While visiting Newport and staying in a terrific condo on the Yaquina Bay – we had a great view of the graceful Yaquina Bay Bridge that frames the bay & the sky.
I had to get some pictures of this lovely span and forgot my fear of heights until I hit the bridge concrete columns. The vehicle traffic screaming across the bridge made it even more special.
Spanning the Bay, it is a great feature of US Highway 101 – designed by Conde McCullough & one of eleven major bridges on the Oregon Coast Highway designed by McCullough. It superseded the last ferry crossing on the highway. McCullough also designed the Old Young’s Bay Bridge in Astoria, Oregon.
The native of South Dakota worked for the Oregon Department of Transportation from 1919 to 1935 and again in 1937 until 1946. McCullough also was a professor at Oregon State University.
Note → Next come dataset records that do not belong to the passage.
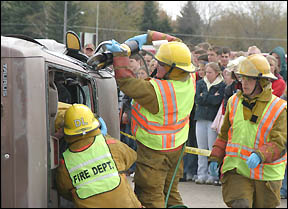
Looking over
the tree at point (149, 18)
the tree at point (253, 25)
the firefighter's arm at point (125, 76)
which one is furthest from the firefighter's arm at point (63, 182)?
the tree at point (149, 18)

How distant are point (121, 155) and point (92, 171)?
0.43m

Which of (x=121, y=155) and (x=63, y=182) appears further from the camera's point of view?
(x=121, y=155)

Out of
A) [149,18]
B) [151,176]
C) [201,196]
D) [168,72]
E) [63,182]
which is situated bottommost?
[149,18]

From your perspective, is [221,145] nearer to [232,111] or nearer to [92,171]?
[232,111]

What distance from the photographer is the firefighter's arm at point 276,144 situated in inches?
195

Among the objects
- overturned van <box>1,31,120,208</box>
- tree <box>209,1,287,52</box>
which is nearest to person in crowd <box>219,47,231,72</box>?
overturned van <box>1,31,120,208</box>

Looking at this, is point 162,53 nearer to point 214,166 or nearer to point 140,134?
point 140,134

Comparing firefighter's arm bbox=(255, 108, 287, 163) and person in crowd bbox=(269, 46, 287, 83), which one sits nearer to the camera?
firefighter's arm bbox=(255, 108, 287, 163)

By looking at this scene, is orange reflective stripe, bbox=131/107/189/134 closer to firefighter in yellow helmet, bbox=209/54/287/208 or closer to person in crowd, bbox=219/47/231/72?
firefighter in yellow helmet, bbox=209/54/287/208

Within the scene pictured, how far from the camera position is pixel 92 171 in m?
3.89

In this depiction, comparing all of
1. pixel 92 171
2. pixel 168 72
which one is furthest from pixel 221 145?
pixel 92 171

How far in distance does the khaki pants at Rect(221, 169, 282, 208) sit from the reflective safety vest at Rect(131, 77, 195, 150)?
0.71 metres

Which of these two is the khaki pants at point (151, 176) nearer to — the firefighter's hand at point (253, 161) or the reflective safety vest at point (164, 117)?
the reflective safety vest at point (164, 117)

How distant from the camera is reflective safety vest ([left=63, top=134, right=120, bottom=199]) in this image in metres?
3.87
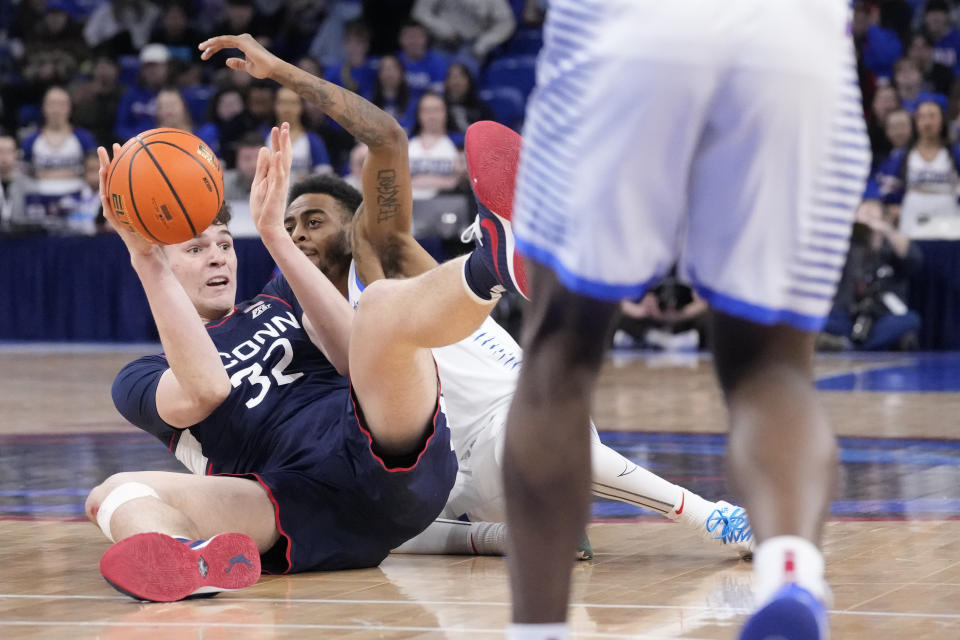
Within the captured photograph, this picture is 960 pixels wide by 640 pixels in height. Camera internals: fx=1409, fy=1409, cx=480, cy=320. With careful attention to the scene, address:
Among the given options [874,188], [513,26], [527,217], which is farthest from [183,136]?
[513,26]

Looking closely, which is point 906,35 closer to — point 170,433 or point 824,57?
point 170,433

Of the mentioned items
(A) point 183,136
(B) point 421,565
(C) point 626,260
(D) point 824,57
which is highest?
(D) point 824,57

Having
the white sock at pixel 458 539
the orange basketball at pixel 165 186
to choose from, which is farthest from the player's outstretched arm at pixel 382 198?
the white sock at pixel 458 539

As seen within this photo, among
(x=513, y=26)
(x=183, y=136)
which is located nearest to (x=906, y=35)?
(x=513, y=26)

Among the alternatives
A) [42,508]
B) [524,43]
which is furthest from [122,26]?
[42,508]

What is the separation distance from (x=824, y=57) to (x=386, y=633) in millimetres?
1625

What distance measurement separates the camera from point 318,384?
3990mm

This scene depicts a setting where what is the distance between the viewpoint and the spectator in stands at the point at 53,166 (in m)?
12.9

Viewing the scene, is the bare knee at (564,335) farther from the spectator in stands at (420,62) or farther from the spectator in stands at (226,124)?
the spectator in stands at (420,62)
Work on the Yaquina Bay Bridge began on August 1, 1934 & opened on September 6, 1936 at a cost of $1.3M. 220 people worked to pour 30,000 cubic yards (23,000 m³) of concrete and fabricate 3,100 tons of steel. The project received funding from the Public Work Administration.
The main span is a “semi-through arch” with the roadway penetrating the middle of the arch.
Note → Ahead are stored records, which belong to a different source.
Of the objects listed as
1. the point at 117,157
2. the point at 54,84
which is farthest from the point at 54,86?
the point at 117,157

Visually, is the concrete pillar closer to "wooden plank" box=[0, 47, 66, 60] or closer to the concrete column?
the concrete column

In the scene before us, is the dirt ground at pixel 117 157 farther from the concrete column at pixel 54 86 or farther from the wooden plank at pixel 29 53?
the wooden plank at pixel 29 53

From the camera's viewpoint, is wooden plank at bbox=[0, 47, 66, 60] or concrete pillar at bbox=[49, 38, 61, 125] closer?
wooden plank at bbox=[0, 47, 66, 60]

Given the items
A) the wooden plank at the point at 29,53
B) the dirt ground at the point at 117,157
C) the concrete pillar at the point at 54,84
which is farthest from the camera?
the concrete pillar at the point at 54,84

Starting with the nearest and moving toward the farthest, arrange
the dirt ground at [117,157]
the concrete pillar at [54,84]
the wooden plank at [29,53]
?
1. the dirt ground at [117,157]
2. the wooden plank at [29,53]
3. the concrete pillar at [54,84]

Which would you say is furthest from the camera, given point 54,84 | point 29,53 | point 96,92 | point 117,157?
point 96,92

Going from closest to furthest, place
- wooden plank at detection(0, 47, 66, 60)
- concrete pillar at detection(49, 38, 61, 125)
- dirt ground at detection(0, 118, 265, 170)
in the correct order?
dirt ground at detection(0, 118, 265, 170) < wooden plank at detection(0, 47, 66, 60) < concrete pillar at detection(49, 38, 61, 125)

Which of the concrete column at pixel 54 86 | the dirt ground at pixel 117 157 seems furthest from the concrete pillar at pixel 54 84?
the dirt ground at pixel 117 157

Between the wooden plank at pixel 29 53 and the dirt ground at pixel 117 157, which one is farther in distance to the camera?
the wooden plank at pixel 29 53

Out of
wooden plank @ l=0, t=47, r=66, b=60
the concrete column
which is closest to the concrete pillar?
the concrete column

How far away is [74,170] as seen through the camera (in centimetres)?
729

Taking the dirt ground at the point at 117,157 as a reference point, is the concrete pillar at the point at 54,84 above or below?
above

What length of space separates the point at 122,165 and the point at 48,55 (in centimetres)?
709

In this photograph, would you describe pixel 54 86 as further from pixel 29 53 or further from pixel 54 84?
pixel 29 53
The intestine design features a main arch marked by tall obelisk-like concrete finials on the main piers, with smaller decorative elements marking the ends of the flanking span.
The bridge uses Art Deco & Art Moderne design motifs & forms borrowed from Gothic Architecture and seen in the balustrade with small pointed arches.
This is the spot where is recollected my fear of heights – and could only take a picture of this Art Deco column. It provided a great support for me to lean against – and realize I had to get it together to get off of the damn bridge!
I did a fast walk off the span and was happy to see the terrific concrete stairs leading to the river. The ends of the bridge are augmented by pedestrian plazas that afford a view of the bridge and provide access to the parks at the landings by stairways.
Aren’t these stairways a great detail?